Abstract
An 81-year-old woman treated with simvastatin for several years followed by atorvastatin for about 1 year presented with fatigue, weakness and unsteady gait. The finding of elevated creatine kinase (CK) and symmetric muscle weakness around shoulders and hips led to suspicion of a toxic statin-associated myopathy. Atorvastatin was withdrawn, but her weakness persisted. Owing to persisting weakness, an autoimmune myopathy (myositis) was suspected, but initially disregarded since a muscle biopsy showed necrotic muscle fibres without inflammatory cell infiltrates and myositis-specific autoantibodies were absent. After 18 months with slowly progressive weakness and increasing CK values, awareness of new knowledge about autoimmunity as a cause of necrotic myopathy, led to a successful treatment trial with intravenous immunoglobulines, followed by steroids and metothrexate. Antibodies to the target enzyme of statins (HMGCR (3-hydroksy-3-methylglutaryl-coenzyme A reductase)) were detected in her serum, and she was diagnosed with autoimmune necrotic myositis probably triggered by atorvastatin.
Background
Muscular side effects of 3-hydroxy-3-methylglutaryl-coenzyme A (HMG-coenzyme A) reductase inhibitors (statins) are diverse, ranging from common mild myalgia to local or generalised weakness and rare life-threatening rhabdomyolysis.1 Most side effects are toxic and self-limiting with recovery taking from one week up to several months after withdrawal of the statin.2 Statins may also trigger an autoimmune myopathy (myositis) that is treatable and therefore important to distinguish from the more common toxic myopathy.3 The distinction between autoimmune and toxic myopathy can be difficult since both may present with subacute or chronic proximal weakness of variable severity, and muscle biopsy may in both conditions show muscle fibre necrosis without inflammatory cell infiltrates. The present case illustrates these diagnostic pitfalls, and points to a recently discovered autoantibody that is useful in the diagnostic differentiation.
Case presentation
An 81-year-old woman with hypertension and hypercholesterolaemia had been treated with simvastatin 80 mg a day for several years, followed by atorvastatin 80 mg a day for about 1 year when she in 2008 developed symptoms of fatigue and general weakness. Her general practitioner (GP) found elevated levels of alanine transaminase (ALT) (132 U/L; normal <45 U/L) and aspartate transaminase (AST) (96 U/L; normal <35 U/L). The atorvastatin dose was therefore reduced to 40 mg. Her weakness continued to progress, and in March 2010 she was unable to walk and rise from a chair without support. MRI of the brain was normal. She changed to a new GP who measured her serum creatine kinase (CK) for the first time. It was markedly elevated to 11 235 U/L (normal <210 U/L). Atorvastatin was stopped, and she was admitted to the medical ward at Sørlandet Hospital in Kristiansand due to suspicion of rhabdomyolysis. On examination, she was weak and could not walk without support. Her renal function was normal, and the CK level had fallen to 5822 U/L a week after withdrawal of atorvastatin. Electromyography (EMG) showed a myopathic pattern with short, polyphasic motor-unit potentials, and profuse pathological spontaneous activity consisting of fibrillation potentials and positive sharp waves. She was considered to have a toxic statin-associated myopathy and was discharged from hospital.
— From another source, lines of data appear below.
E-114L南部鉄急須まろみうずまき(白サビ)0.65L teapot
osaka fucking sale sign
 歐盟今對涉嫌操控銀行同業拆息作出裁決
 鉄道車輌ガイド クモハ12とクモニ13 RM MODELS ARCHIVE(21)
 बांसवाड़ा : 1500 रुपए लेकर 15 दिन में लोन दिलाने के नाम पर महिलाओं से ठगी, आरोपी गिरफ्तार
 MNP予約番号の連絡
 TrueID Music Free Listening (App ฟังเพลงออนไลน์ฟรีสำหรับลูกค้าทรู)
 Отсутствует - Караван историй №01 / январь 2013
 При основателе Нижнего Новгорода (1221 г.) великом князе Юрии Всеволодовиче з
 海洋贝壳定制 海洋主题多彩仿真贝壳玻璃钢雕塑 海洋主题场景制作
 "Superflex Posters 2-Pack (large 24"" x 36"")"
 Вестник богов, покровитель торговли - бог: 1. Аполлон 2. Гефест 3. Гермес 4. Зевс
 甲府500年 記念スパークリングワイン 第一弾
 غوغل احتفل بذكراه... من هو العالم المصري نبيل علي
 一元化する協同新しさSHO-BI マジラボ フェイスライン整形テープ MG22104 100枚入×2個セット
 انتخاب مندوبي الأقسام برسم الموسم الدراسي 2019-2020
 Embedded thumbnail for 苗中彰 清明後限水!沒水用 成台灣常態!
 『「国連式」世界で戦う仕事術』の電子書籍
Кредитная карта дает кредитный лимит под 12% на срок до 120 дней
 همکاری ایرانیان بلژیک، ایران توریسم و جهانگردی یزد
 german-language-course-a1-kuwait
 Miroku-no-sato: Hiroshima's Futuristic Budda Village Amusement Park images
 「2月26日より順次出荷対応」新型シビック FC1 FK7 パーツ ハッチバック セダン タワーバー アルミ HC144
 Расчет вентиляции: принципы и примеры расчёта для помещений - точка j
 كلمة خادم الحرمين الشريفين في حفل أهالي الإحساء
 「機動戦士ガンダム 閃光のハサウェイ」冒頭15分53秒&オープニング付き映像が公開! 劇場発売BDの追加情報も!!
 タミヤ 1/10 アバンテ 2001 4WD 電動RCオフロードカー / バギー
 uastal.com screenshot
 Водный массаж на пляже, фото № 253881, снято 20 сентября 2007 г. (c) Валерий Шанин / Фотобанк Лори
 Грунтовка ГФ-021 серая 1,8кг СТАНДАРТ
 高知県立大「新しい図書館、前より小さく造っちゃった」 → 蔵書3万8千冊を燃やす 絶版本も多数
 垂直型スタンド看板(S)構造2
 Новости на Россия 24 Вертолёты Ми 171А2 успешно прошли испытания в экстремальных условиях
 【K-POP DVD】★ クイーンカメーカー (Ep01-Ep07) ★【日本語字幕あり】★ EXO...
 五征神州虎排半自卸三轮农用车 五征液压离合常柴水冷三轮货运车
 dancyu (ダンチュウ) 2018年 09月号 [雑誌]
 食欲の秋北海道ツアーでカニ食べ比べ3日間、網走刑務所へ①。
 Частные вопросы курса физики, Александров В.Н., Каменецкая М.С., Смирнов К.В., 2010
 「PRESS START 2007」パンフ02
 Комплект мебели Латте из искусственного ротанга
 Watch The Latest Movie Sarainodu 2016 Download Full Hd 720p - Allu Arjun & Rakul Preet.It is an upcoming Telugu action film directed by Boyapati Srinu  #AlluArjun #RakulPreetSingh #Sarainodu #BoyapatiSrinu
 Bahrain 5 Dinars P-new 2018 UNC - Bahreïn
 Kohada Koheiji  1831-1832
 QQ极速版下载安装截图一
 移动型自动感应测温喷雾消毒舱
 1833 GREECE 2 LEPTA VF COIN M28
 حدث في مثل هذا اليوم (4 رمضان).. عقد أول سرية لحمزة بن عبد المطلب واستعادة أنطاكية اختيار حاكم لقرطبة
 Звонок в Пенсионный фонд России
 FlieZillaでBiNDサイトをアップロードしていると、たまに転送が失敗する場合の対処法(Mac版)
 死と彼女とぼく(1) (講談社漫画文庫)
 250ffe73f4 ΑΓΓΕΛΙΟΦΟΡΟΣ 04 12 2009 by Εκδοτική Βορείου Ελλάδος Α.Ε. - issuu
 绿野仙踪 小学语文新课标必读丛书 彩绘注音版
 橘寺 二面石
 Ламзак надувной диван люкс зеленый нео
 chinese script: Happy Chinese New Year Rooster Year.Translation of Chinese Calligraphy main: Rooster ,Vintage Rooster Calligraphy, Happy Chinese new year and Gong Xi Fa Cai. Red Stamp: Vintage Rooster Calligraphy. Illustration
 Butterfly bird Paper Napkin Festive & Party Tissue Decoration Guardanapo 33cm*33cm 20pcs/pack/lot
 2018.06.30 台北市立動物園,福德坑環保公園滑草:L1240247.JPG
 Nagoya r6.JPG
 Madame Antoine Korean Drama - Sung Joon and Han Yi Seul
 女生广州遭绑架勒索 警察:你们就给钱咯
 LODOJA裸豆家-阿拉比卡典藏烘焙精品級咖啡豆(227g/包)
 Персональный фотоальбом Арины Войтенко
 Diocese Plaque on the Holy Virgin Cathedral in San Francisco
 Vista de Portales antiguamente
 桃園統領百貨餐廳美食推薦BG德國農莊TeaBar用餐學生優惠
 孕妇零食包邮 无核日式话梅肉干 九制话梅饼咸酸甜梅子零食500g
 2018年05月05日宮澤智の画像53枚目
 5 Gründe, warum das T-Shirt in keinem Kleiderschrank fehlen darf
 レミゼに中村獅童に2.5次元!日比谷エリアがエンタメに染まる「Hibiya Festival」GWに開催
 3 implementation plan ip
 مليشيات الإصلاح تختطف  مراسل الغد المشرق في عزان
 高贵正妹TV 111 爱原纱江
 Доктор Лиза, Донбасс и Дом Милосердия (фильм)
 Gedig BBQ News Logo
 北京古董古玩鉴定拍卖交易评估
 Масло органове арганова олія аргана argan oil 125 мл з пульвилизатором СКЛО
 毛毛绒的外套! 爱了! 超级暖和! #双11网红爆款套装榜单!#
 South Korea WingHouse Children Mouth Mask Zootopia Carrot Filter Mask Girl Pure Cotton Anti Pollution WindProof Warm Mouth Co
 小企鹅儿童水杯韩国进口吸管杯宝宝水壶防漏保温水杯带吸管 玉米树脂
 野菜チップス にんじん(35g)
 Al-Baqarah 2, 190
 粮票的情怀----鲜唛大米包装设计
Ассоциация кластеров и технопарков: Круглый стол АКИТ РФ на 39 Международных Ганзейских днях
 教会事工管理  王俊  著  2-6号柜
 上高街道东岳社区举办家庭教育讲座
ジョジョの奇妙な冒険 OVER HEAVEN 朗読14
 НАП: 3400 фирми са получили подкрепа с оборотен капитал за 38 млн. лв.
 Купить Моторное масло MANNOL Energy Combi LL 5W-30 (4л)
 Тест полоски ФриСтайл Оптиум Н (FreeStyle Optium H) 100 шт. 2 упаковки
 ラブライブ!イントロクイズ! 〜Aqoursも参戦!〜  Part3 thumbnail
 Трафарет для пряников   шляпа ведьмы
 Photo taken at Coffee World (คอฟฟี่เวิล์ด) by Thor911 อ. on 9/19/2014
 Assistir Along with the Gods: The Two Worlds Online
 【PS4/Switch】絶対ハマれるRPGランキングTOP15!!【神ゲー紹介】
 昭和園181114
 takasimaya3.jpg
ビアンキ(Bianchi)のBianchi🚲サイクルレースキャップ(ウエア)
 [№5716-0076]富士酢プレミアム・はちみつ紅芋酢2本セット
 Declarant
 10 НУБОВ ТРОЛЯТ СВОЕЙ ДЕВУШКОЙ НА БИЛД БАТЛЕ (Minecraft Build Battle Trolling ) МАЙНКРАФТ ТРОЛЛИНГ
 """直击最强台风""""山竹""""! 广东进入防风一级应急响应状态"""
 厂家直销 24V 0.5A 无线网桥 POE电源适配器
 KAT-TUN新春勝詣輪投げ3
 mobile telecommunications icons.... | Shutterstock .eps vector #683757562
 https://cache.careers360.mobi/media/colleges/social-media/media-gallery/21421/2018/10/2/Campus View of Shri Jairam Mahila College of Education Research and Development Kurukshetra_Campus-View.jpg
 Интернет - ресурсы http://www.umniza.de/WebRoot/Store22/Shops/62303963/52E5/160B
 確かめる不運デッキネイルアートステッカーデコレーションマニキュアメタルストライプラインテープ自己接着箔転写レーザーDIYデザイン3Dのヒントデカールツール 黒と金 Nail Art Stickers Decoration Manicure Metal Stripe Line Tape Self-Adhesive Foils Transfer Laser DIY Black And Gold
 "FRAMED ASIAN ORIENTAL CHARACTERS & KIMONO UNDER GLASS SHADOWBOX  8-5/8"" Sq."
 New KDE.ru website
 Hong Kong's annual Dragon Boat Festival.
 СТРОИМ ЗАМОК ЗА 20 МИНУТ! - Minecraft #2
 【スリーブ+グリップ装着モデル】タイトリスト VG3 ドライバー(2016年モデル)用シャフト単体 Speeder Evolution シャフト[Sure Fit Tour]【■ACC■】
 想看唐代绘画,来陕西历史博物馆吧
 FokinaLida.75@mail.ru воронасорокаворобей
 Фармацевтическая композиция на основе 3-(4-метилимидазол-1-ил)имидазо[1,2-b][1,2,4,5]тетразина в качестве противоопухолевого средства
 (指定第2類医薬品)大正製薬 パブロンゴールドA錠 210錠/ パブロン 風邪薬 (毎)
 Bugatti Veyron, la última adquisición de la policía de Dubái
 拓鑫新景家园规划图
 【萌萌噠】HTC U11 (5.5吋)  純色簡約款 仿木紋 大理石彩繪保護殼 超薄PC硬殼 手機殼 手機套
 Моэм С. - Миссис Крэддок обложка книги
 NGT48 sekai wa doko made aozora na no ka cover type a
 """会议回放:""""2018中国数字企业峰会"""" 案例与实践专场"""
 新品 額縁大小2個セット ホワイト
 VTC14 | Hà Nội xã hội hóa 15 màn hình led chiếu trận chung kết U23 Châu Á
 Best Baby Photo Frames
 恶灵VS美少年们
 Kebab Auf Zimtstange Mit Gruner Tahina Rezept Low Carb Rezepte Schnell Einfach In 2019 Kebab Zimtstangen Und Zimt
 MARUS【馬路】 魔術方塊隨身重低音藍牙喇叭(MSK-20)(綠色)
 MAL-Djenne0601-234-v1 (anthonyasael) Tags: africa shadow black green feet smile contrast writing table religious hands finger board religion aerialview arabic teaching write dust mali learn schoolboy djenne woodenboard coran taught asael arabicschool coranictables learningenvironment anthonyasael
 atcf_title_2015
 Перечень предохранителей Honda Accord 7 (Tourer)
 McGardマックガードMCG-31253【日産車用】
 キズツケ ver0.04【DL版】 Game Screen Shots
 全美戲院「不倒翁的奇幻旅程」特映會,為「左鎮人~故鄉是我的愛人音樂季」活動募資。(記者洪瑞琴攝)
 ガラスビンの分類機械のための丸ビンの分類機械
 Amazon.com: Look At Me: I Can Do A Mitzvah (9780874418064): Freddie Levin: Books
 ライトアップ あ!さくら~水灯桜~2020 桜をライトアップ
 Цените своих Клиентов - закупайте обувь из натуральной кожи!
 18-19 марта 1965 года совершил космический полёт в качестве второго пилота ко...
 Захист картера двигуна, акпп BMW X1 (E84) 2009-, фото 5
The patient's weakness and difficulties in walking persisted, and 5 weeks after withdrawal of atorvastatin she was admitted to the neurology ward. Neurological examination showed symmetrically reduced muscle strength for hip movements (MRC (Medical Research Council Scale) 2–3) and for shoulder movements (MRC 3–4). Sensory findings and reflexes were normal. CK was 7679 U/L. A muscle biopsy of quadriceps femoris was performed and sent to Oslo University Hospital for analysis. Owing to clinical suspicion of polymyositis she started with prednisolone 80 mg a day. At discharge 2 weeks later her muscle strength had improved slightly, and CK had fallen to 3709 U/L.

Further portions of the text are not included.